About 370,000 workers were underpaid during last year, according to the Low Pay Commission in a report just out – a slight increase on the previous year but below estimated pre-pandemic numbers.
It also comes in the context of overall minimum wage coverage jumping substantially between 2023 and 2024. This means that numbers underpaid as a share of coverage – a measure used to think about the relative probability of low-paid workers being underpaid – fell in the latest data.
Baroness Philippa Stroud, LPC Chair, said: “Too often the low-paid workers we speak with feel powerless and cut adrift from the institutions which exist to protect them. This can cause low-paid workers to put up with poor employment conditions and underpayment for fear of repercussions.
“The all-too-common experience of insecurity and uncertainty over their rights can discourage workers from reporting underpayment or trying to find better jobs. A strategy to end underpayment will begin with restoring low-paid workers’ confidence.
“The Government’s ambitions for the minimum wage should be backed by a similar level of ambition for enforcement. The Fair Work Agency is a unique opportunity to reform labour rights enforcement; and the Employment Rights Bill picks up several relevant recommendations previously made by the LPC. Our report restates the scale of this problem and suggests some fundamental ways the new agency could build confidence in the enforcement system.”
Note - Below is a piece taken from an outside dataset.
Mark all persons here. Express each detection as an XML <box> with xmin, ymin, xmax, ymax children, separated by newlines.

The report looks at the scale and nature of underpayment; its persistence for workers; and the performance of the enforcement regime. Evidence from the last decade suggests that for many underpaid workers, underpayment lasts a long time, and one in three remain stuck in underpaid jobs from one year to the next. In recent years, the tight labour market has enabled more underpaid workers to move into jobs where they get the correct wage. This has slowed in the most recent data as the tight labour market which followed the pandemic has started to unwind.
The LPC make several recommendations to Government on the enforcement system, from ensuring the right information is available for workers and employers to building its data and intelligence on the kinds of non-compliance which exist.